Thanks for the review, SKY.
The overclocking results for the 3rd party 670s should be interesting: do you get better OC from longer cards (e.g. Gigabyte) because the components are more spaced out for cooling, or worse OC results because some of the traces would be longer? When that review comes out I'll definitely jump straight to those results of short PCB vs longer PCB.

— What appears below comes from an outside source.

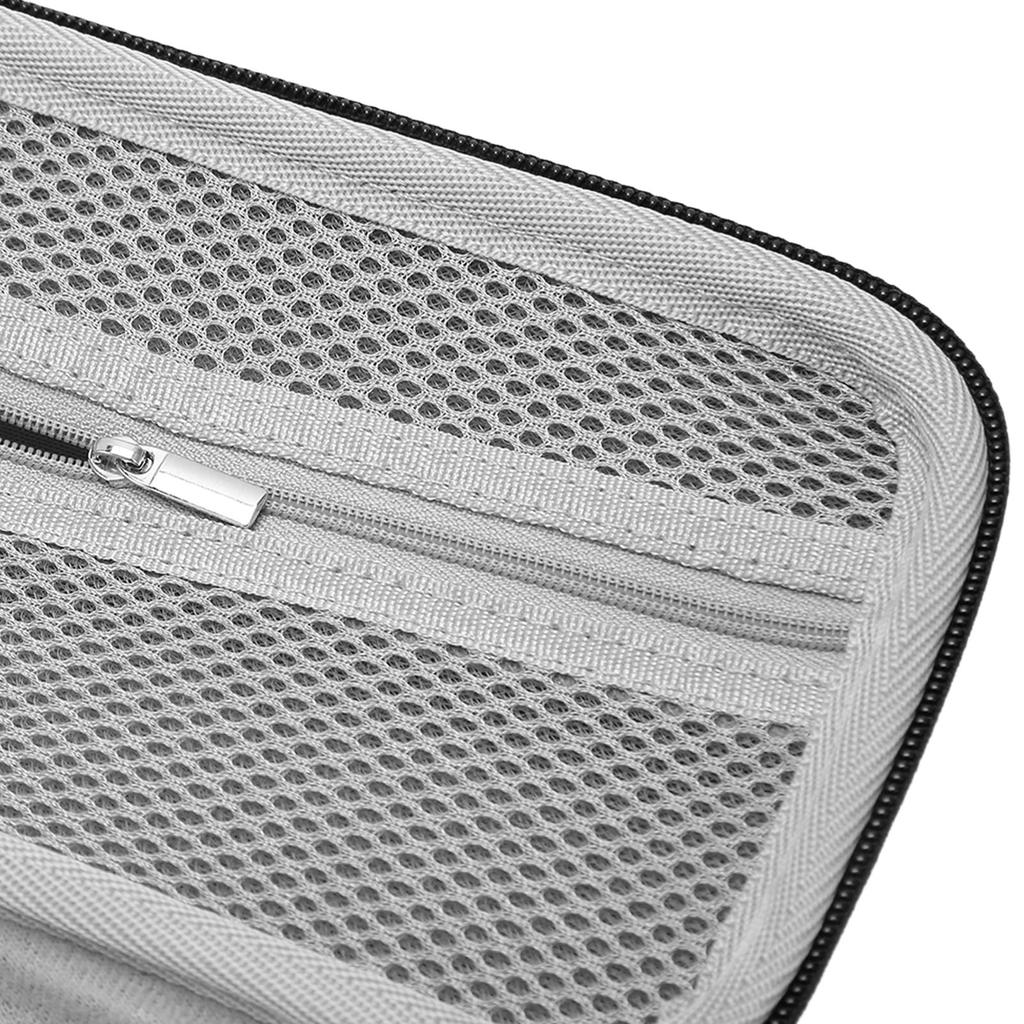 KIMISS Durable Projector EVA Waterproof and Projector Carrying Portable Mini Projector Travel Compatible with Capsule 3 1080P Bag, Anti-Vibration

I'm still waiting for a "midrange" card from this lineup that will go against the Radeon 7850 (somehow I'm gaming on my backup 7900GS!), although seeing this review and the 680's review, it should be another slaughter when that card comes out.
 
Thanks for the review!

Talk about great bang for the buck!

I wonder what a GTX 660Ti might do in comparison to the rest now :haha:
 
xentr_thread_starter
Thanks for the review, SKY.
The overclocking results for the 3rd party 670s should be interesting: do you get better OC from longer cards (e.g. Gigabyte) because the components are more spaced out for cooling, or worse OC results because some of the traces would be longer? When that review comes out I'll definitely jump straight to those results of short PCB vs longer PCB.

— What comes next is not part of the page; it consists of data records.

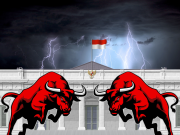 OPINI: Banteng Seruduk Banteng – Otokritik Kader PDIP Terhadap Kebijakan Pemerintahan Presiden Jokowi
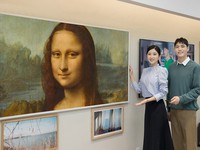 Thưởng thức các tác phẩm nghệ thuật từ bảo tàng Louvre trên TV The Frame của Samsung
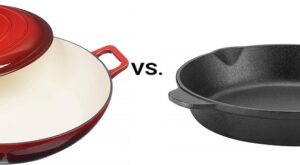 Enamel vs Bare Cast Iron: Which is better?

I'm still waiting for a "midrange" card from this lineup that will go against the Radeon 7850 (somehow I'm gaming on my backup 7900GS!), although seeing this review and the 680's review, it should be another slaughter when that card comes out.

Overclocking is so different with these cards that you almost have to throw preconceptions out the window. Since the overclocks are based upon Boost speeds, if you give the ASIC excess TDP headroom (in other words, getting it to run cooler) it will Boost higher based upon your increased offset. As such, any card with an upgraded cooling assembly will naturally achieve higher clock speeds than a reference design. This isn't due to PCB traces or even component selection as those items will only come into effect when you are pushing the upper limits of the architecture through exotic means of cooling.

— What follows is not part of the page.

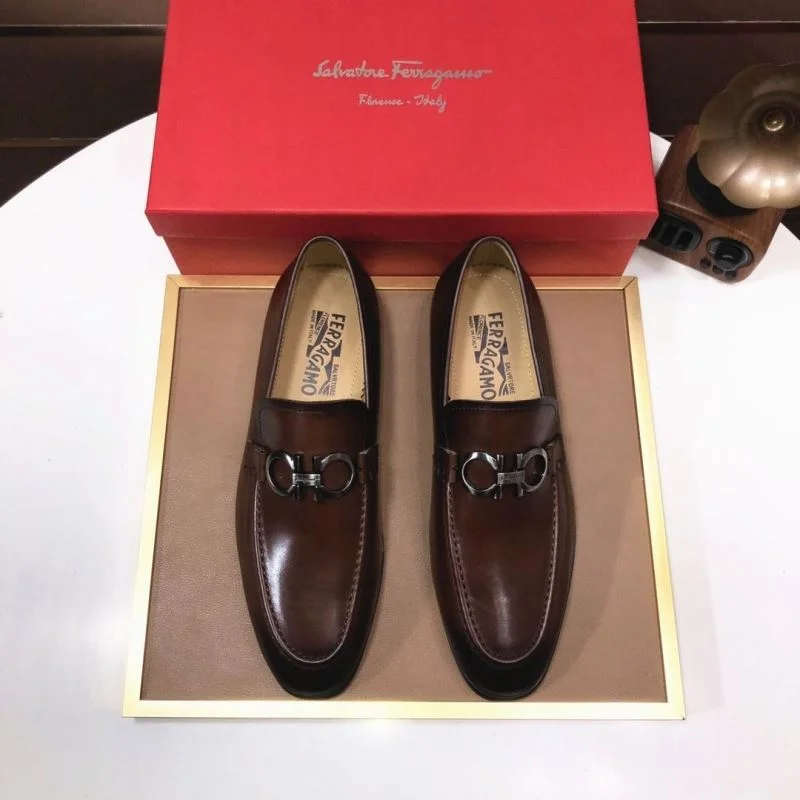 ComfortFit Ferragamo Shoes 14153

Considering the performance of the GTX 670, I'd predict that any GTX 660 would match or potentially beat the HD 7950. I think you would have to go downmarket in NVIDIA's lineup (ie: potential GT 650) for a card that would compete with the HD 7870 and HD 7850.
 
I'm sure these will sell like hotcakes, but I disagree with the comment regarding these becoming the new 8800gt's. No way at their current price. Once they release the 660 Ti, or anything around the $250 to $300ish mark, that's when s**t will get real. Great review once again though.
 
Overclocking is so different with these cards that you almost have to throw preconceptions out the window. Since the overclocks are based upon Boost speeds, if you give the ASIC excess TDP headroom (in other words, getting it to run cooler) it will Boost higher based upon your increased offset. As such, any card with an upgraded cooling assembly will naturally achieve higher clock speeds than a reference design. This isn't due to PCB traces or even component selection as those items will only come into effect when you are pushing the upper limits of the architecture through exotic means of cooling.

So what you're saying is,

Make Cold, Go Fast.
 
AMD has their work cut out for them this summer/fall retooling their architecture to be competitive with Nvidia. ATM they are not.

Very true, but Nvidia still has no mid-range cards in the 600 series. The 560Ti/560 are still great, but AMD have the better performance/watt in that area. Also there are no low end Nvidia cards I would buy or recommend (nothing below the 560). For anything sub gtx 560 I would recommend AMD.

The rest of this line-up can't get here soon enough. Hopefully the 660 gpu design can hold true to the performance/cost/power consumption trend that its big brothers have laid out before it.
 
xentr_thread_starter
So what you're saying is,

Make Cold, Go Fast.

Bingo. In some cases, you don't even need to up the Boost Clock. A cooler running Kepler card SHOULD boost higher by itself to begin with. But by that same rule, a hot card will NOT provide the same performance.